Peu de pays peuvent rivaliser avec les vastes bassins de travailleurs qualifiés de la Chine, note Stewart Black de l’INSEAD, de sorte que les entreprises américaines et européennes sont réticentes à fermer leurs établissements dans ce pays. Selon le PDG d’Intel, Pat Gelsinger, les grandes entreprises auront plusieurs chaînes d’approvisionnement disponibles à travers le monde. Ces dernières disposeront de chaînes de fabrication dans les pays riches avec des coûts plus élevés. Les stocks de pièces augmenteront, renchérissant le prix des produits finis en lien avec des fonds de roulement moins efficients. Les grandes entreprises pour rapatrier leurs centres de production au sein des pays de l’OCDE demandent des subventions aux États. En février, l’Union européenne a dévoilé un plan visant à subventionner la fabrication de semi-conducteurs. Les entreprises ont réclamé un total de 40 milliards d’euros. Pour ne pas être exclues de ce marché, les entreprises américaines sont contraintes de réaliser des associations avec des sociétés européennes. Par ailleurs, face à la multiplication des mesures restreignant l’accès aux marchés locaux, les GAFAM réalisent des concessions. Au début de l’année 2022, Google a accepté de payer les éditeurs français pour la publication d’extraits d’actualité. De plus en plus de multinationales font l’objet de recours devant les tribunaux. Apple, google, Facebook, Amazon ou Walmart que ce soit en Europe ou en Inde sont sur le coup de décisions de justice.
Les autorités occidentales sont de moins en moins favorables aux transferts de technologies. Ainsi, Honeywell qui produit et de vend de l’avionique à des clients chinois est soumis à des pressions de la part du gouvernement américain. La Chine qui a décidé de se doter d’une industrie aéronautique de haut niveau d’ici le milieu du siècle a besoin de la technologie occidentale pour y parvenir.

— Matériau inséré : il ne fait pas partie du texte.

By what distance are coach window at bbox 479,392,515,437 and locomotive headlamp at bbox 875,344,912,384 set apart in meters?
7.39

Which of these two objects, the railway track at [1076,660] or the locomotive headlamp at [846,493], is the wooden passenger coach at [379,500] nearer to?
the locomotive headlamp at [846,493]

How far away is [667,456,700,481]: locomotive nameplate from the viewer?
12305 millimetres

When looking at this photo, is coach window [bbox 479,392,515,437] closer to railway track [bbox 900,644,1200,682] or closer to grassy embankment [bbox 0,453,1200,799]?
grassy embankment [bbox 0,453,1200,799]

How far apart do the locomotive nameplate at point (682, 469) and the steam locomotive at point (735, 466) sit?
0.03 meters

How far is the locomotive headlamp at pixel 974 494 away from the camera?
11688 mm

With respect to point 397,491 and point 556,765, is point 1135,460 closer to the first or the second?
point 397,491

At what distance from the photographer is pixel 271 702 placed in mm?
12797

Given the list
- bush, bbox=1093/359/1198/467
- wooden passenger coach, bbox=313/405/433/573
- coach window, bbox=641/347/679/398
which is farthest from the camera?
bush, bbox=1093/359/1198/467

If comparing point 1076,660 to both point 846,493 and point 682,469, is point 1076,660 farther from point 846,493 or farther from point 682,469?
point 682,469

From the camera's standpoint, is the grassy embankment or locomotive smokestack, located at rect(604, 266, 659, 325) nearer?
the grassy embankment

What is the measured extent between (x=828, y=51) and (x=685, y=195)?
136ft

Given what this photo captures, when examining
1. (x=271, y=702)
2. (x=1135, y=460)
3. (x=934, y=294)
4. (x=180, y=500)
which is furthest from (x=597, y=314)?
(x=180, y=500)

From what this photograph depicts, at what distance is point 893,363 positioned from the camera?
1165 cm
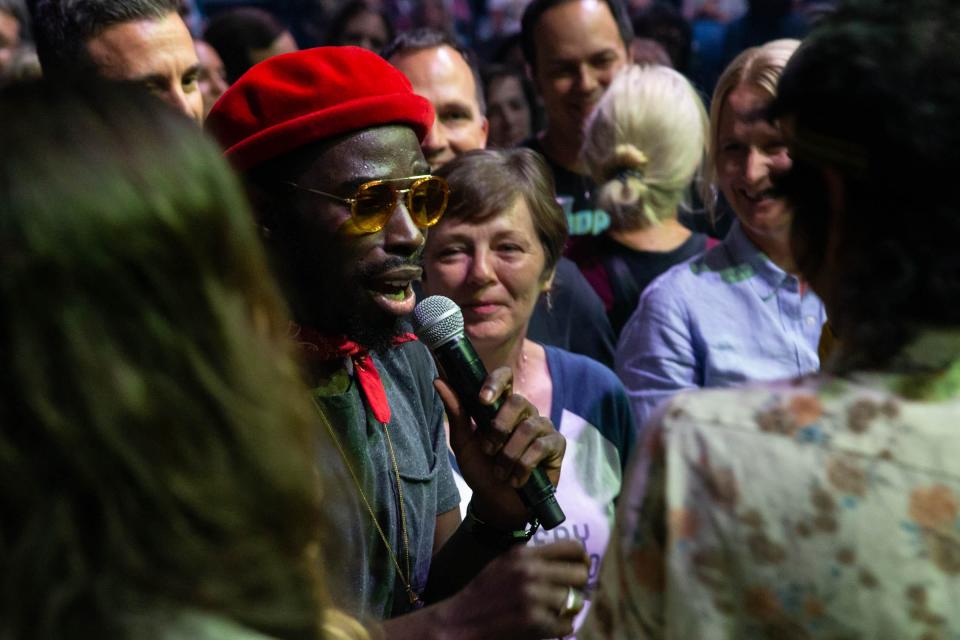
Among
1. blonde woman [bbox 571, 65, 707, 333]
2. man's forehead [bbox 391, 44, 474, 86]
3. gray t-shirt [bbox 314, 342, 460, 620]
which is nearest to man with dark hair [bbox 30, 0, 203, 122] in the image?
gray t-shirt [bbox 314, 342, 460, 620]

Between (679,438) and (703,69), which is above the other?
(679,438)

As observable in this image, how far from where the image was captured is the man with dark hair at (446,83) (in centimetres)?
438

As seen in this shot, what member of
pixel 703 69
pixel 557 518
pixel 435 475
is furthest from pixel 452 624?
pixel 703 69

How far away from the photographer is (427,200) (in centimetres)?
235

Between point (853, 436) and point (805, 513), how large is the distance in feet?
0.35

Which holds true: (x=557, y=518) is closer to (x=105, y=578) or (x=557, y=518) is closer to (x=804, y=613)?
(x=804, y=613)

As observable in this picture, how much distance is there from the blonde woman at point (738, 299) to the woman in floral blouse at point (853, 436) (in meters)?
2.06

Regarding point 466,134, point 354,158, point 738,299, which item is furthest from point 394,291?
point 466,134

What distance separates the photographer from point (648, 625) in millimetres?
1365

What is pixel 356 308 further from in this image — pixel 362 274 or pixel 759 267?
pixel 759 267

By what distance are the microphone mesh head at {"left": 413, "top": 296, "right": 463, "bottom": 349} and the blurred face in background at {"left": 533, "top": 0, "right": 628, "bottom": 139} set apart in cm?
294

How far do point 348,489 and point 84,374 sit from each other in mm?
1177

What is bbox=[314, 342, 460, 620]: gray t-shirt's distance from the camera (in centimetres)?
220

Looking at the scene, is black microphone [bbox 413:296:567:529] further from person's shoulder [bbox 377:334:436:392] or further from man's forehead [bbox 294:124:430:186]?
man's forehead [bbox 294:124:430:186]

Face aux risques géopolitiques, les multinationales sont tentés de ruser et de composer afin de conserver des parts de marché. En Russie, les entreprises américaines aveint réussi à contourner les premiers embargos, ceux décidés en 2014 après l’affaire de Crimée, en jouant sur leurs filiales. Pour se conformer aux lois chinoises sur la cybersécurité, Apple stocke et partage les données des utilisateurs d’iPhone avec une entreprise soutenue par l’État. Depuis 2018, les entreprises américaines ont cessé de contester la contrefaçon de brevet devant les tribunaux chinois par crainte des mesures de rétorsion. Malgré tout, le rêve du marché mondial sans frontière des années 1990 s’estompe, les entreprises sont confrontées à un ajustement de leur stratégie et doivent apprendre à se jouer des mesures protectionnistes.
Matières premières, énergie, une nouvelle ère commence ?

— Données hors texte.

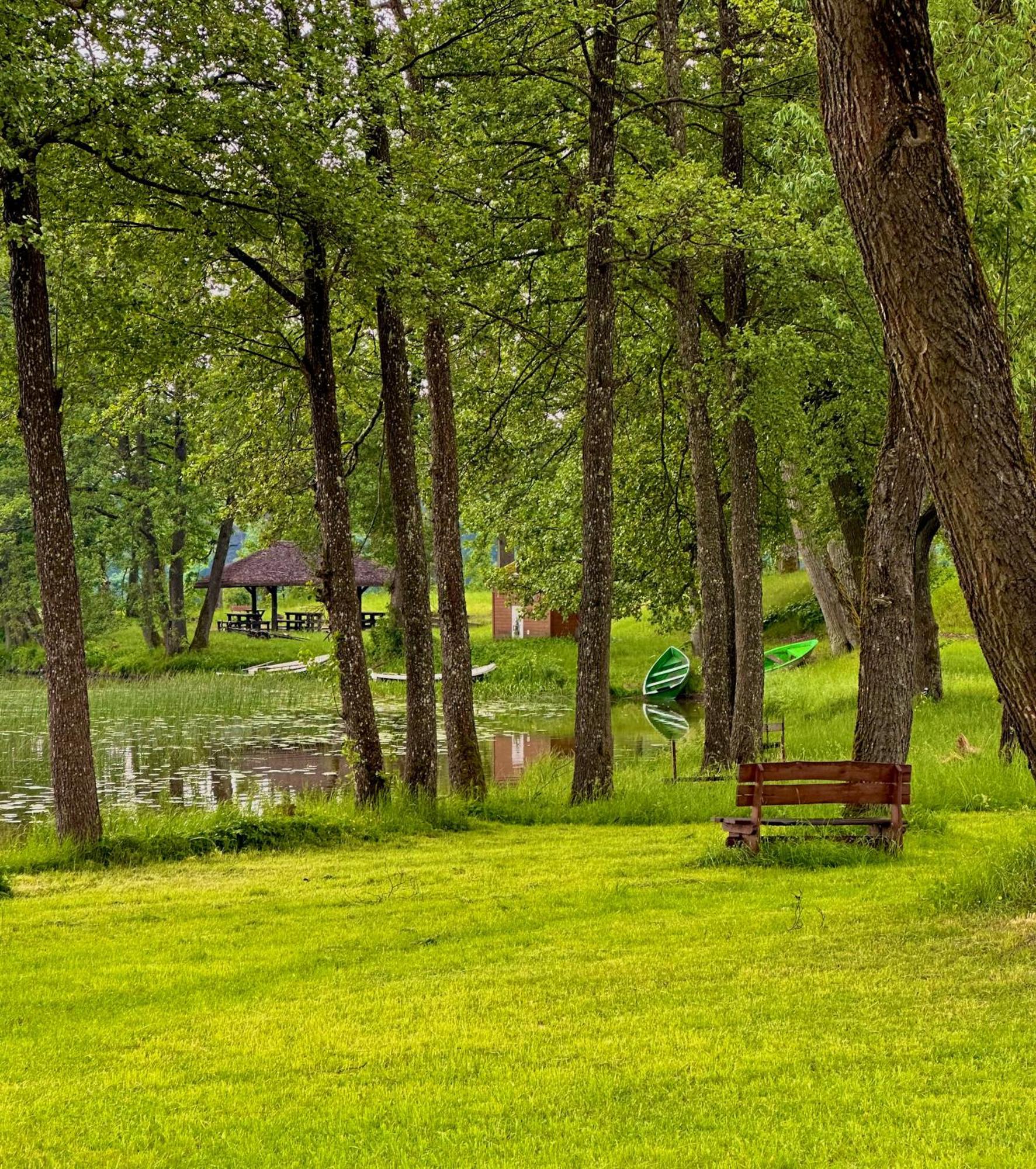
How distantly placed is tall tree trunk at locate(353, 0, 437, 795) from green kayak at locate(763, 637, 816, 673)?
21.1 metres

La hausse des prix des produits de base provoque de graves dommages économiques et sont susceptibles d’entraîner d’importants bouleversements politiques. Les chocs pétroliers des années 1970 ont amené la stagflation. La rente pétrolière a alors renforcé les pays du Moyen-Orient et ont certainement permis à l’URSS de perdurer quelques années. Les pays en voie de développement non producteurs ont été lourdement touchés par la hausse des cours. L’Argentine et plusieurs pays d’Afrique ont été contraints à des banqueroutes ou à des abandons de dettes. La hausse des prix des céréales en 2010 et 2011 a été le déclencheur des manifestations de rue qui ont conduit au printemps arabe et au renversement de plusieurs régimes. L’augmentation du prix du brut a été également un élément déclencheur de la crise des subprimes de 2008 et de la crise de la dette grecque en 2011.

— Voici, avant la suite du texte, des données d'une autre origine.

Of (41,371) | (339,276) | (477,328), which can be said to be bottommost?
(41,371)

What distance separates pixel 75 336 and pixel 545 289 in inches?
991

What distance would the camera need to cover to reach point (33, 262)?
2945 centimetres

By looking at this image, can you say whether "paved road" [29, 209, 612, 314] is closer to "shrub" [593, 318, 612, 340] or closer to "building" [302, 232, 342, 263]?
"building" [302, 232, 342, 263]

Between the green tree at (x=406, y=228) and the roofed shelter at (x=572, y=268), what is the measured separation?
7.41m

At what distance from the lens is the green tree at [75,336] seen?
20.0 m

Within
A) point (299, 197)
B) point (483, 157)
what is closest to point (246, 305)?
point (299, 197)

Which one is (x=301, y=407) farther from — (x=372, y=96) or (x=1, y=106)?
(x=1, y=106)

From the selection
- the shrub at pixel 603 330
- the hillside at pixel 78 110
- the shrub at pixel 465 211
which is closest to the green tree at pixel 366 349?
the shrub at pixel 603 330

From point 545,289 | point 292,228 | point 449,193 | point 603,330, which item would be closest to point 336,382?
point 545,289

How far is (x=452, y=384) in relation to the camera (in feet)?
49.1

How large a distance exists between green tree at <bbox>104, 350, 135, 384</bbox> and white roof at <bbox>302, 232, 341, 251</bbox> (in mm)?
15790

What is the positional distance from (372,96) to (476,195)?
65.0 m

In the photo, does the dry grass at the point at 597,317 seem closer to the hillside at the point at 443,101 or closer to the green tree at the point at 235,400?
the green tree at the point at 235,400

L’invasion de l’Ukraine par la Russie déclenche le plus grand choc des matières premières depuis 1973, choc qui s’accompagne d’une potentielle désorganisation du marché des céréales, désorganisation sans précédent au niveau occidental depuis 1917. L’augmentation des prix est pour le moment le produit d’anticipations, l’offre n’est pas encore affectée, ni par le conflit, ni par les embargos. Il n’en demeure pas moins que les indices globaux des prix des matières premières sont, début mars, 26 % plus élevés qu’au début de 2022. Les prix du gaz ont presque triplé. L’augmentation de celui du nickel, utilisé entre autres pour la conception des voitures électriques, a été tel sur le marché de Londres que la fixation de son cours a été interrompue.
La désorganisation des marchés devrait se ressentir dans les prochaines semaines. Les sanctions occidentales contre les banques russes ont dissuadé les prêteurs, les assureurs et les compagnies maritimes de conclure des accords pour transporter des produits russes ou biélorusses, laissant des quantités de métaux industriels invendus. Des navires remplis de brut en provenance de l’Oural ne peuvent pas décharger leur cargaison dans les ports occidentaux. En Ukraine, les ensemencements de printemps risquent d’être impossibles à réaliser si le conflit s’éternise. Un embargo sur le pétrole russe de la part des Américains et des Européens aboutirait à retirer du marché plus de 5 % de l’offre mondiale provoquant une hausse du cours du baril qui pourrait atteindre 200 dollars. Si l’économie mondiale consomme moins d’énergie par unité de PIB que dans les années 1970, elle reste dépendante du pétrole. L’inflation qui est proche de 7 % pourrait augmenter de deux à trois points. La croissance pourrait ralentir à mesure que le pouvoir d’achat des ménages diminue, que la confiance des entreprises est ébranlée, et que les taux d’intérêt augmentent.
En 2022, plusieurs grands pays ont des échéances électorales importantes : en France, les élections présidentielle et législatives en avril/juin ; aux États-Unis, les élections de mi-mandat et, au Brésil, l’élection présidentielle. Les tensions sociales ne peuvent que s’accroître en particulier dans les pays émergents et en développement où la nourriture et le carburant représentent une part plus importante des dépenses des ménages. En 2007-2008, la hausse du prix des céréales avaient provoqué des émeutes dans 48 pays.
Dans les prochains mois, les Occidentaux devront donner la priorité à l’augmentation de l’offre afin de contrer les effets néfastes de la crise des matières premières. Les alliés occidentaux au sein de l’OPEP sont appelés à accroître leur production. Le Président Joe Biden a demandé aux producteurs américains de pétrole de schiste de multiplier les gisements après avoir promis l’inverse au cours de l’élection présidentielle. Plusieurs pays européens dont la France s’engagent à relancer la construction de centrales nucléaires. Il faudra une décennie avant de bénéficier des nouvelles centrales. D’ici là, une montée en puissance des énergies renouvelables est attendue même si elle n’empêchera pas un recours plus important au charbon. Au niveau mondial, pour les pays en développement, certains importateurs de produits alimentaires et de pétrole pourraient être confrontés à des déficits importants de leur balance des paiements et à une chute de leurs réserves de devises. Le FMI pourrait être appelé à intervenir. En Europe, l’idée d’une mutualisation accrue – que ce soit au niveau de l’énergie et des financements des dettes publiques – est avancée afin d’éviter que des pays comme les Pays Baltes soient étranglés.